On Thursday, the FTC fined BetterHelp $7.8 million for violating its promises and banned the company from using customer data for target advertising in the future.

According to the FTC, BetterHelp promised consumers that it would not disclose personal health data except for limited purposes related to the services the company provides.

In its complaint, the FTC said the company broke these promises:

[F]rom 2018 to 2020, [BetterHelp] used these consumers’ email addresses and the fact that they had previously been in therapy to instruct Facebook to identify similar consumers and target them with advertisements for the Service, bringing in tens of thousands of new paying users, and millions of dollars in revenue, as a result.

BetterHelp’s contribution to Teladoc’s 2022 revenue was $1.02 billion of the company’s total of $2.41 billion. BetterHelp’s full-year revenue rose by 41% year over year, nearly seven times faster than revenue growth in Teladoc’s Integrated Care segment.

Teladoc reported user growth of 7% to 83.3 million in its Integrated Care unit and member growth of 37% in its BetterHelp segment to 419,000. At a conference in January, Teladoc CEO Jason Gorevic said that BetterHelp provided therapy services to more than a million people last year and had more than 50 million interactions between patients and therapists.

According to its most recent financial filing, Teladoc spent $623.5 million on advertising and marketing last year and, but for a noncash goodwill impairment of $13.4 billion, would have posted a profit of around $2 billion instead of a net loss of $13.66 billion.

At that same January conference, Gorevic addressed the cost of acquiring new customers for BetterHelp. He blamed the difficulty on “venture-backed behavioral health startups making ‘economically irrational decisions’ in regards to advertising spend.” In other words, trying to steal his company’s customers.

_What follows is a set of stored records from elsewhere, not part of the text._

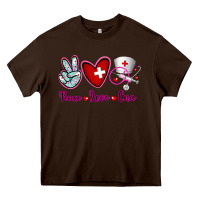 Chocolate Brown Peace Love Cna Heavy Core Tee - RanaPortraitStore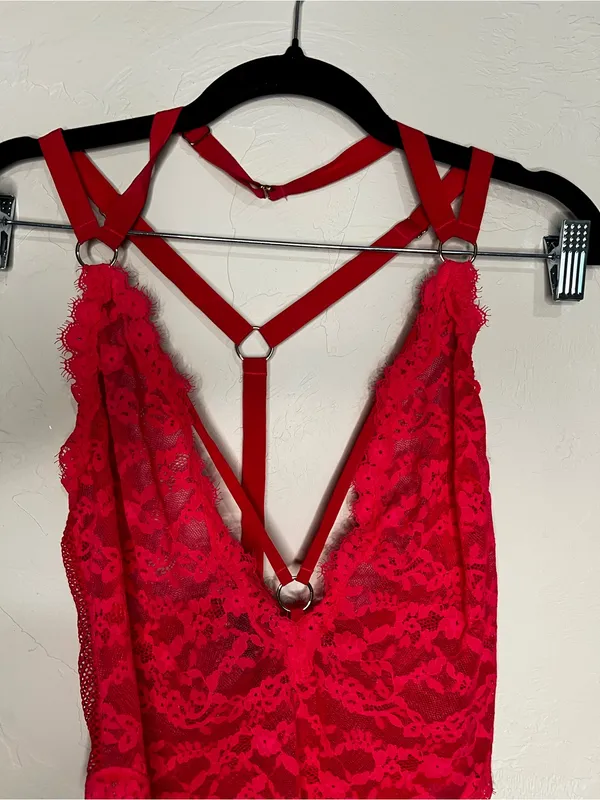 Victoria’s Secret Red Unlined Lace And Mesh Harness Lingerie - Image 2
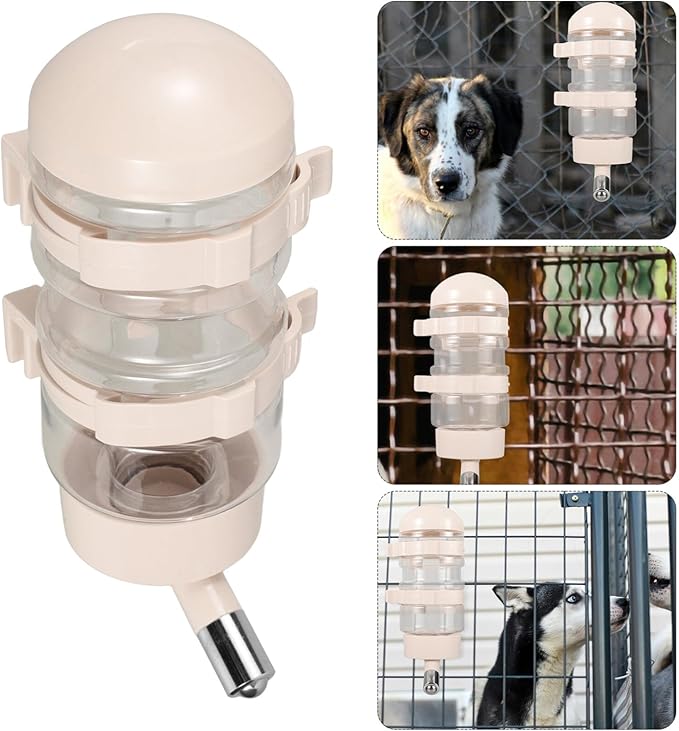 Happyyami Stainless Steel Pet Feeder Dispenser for Dogs Cats 400ml Hanging Water Bottle Portable Pet Watering System Spout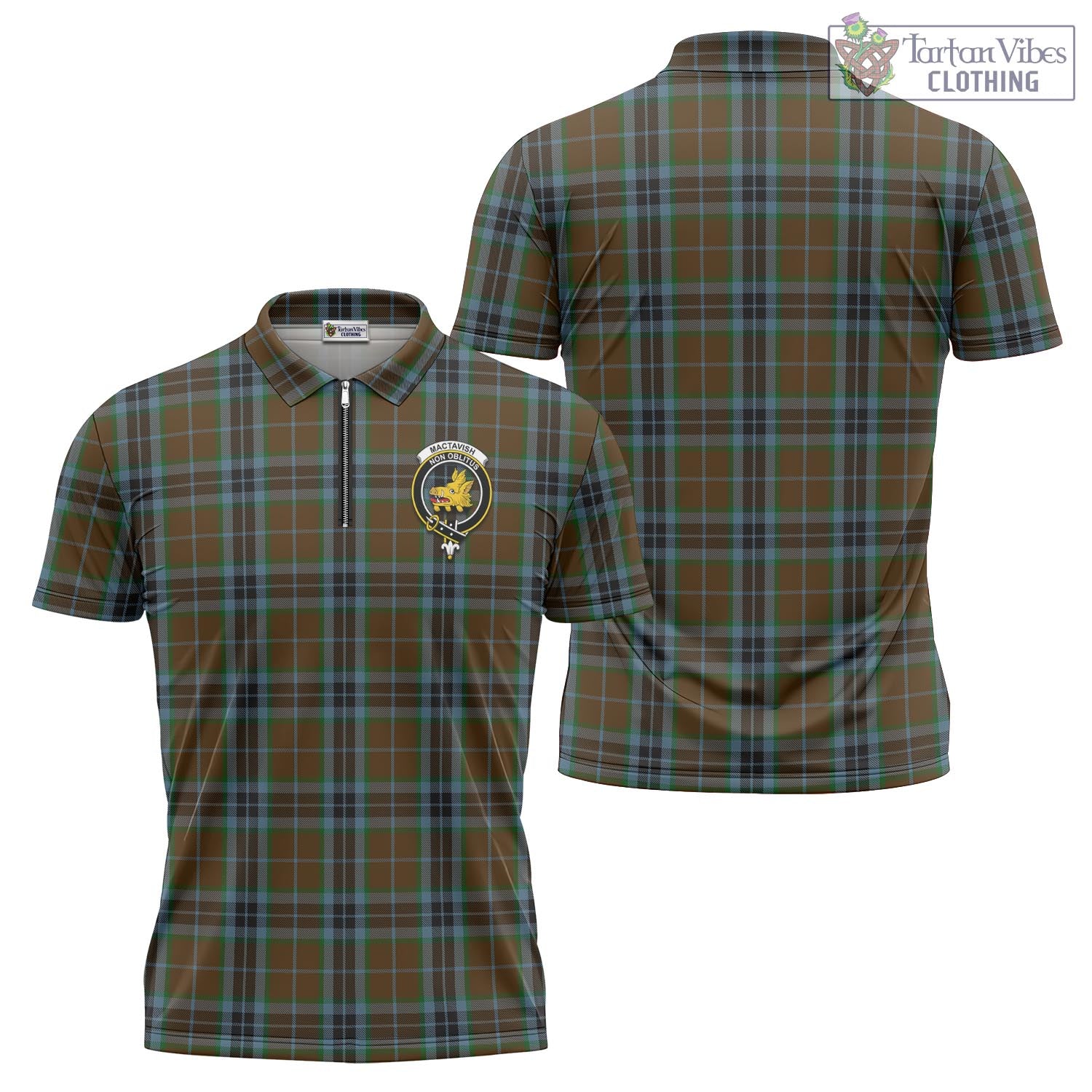 Tartan Vibes Clothing MacTavish Hunting Tartan Zipper Polo Shirt with Family Crest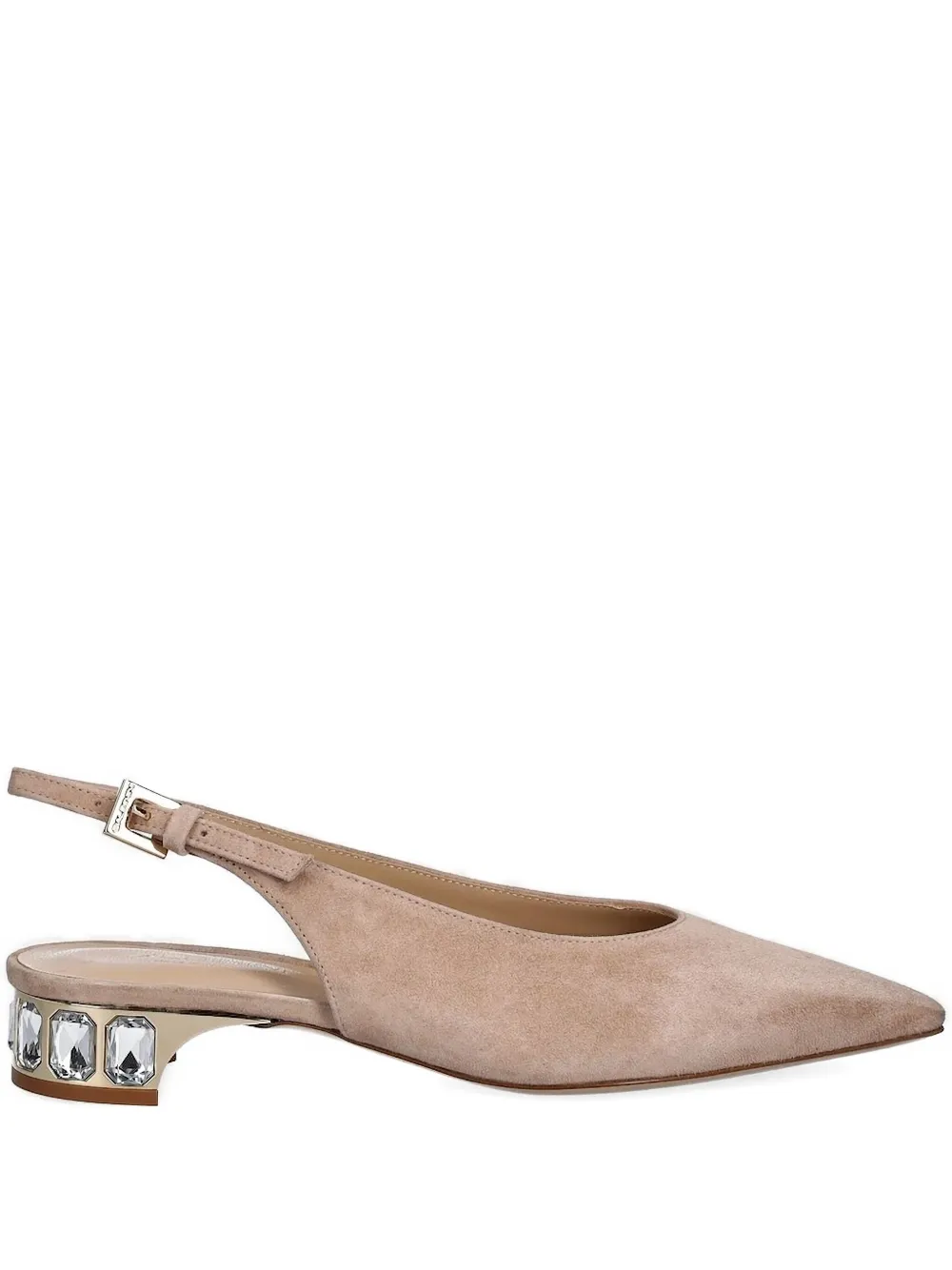 Baldinini Embellished Slingback Flat Pumps In Neutral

The FTC’s complaint goes into substantial detail about BetterHelp’s disclosures of consumer health information for advertising purposes, beginning before the company was acquired by Teladoc:

Since 2013, [BetterHelp] has repeatedly broken each of its aforementioned privacy promises, using Visitors’and Users’ email addresses, IP addresses, enrollment in the Service, and certain Intake Questionnaire responses for various advertising purposes, including (1) retargeting Visitors with advertisements for the Service; (2) using Users’ health information to find and target potential new Users with advertisements—on the basis that these potential new Users were likely to sign up for the Service because they shared traits with current Users; and (3) optimizing Respondent’s advertisements, which involved targeting advertisements at individuals with attributes similar to those that had previously responded to Respondent’s ads, such as new Users.

A fine of $7.8 million seems like a small price to pay. Teladoc stock traded down about 2.9% in the noon hour on Thursday.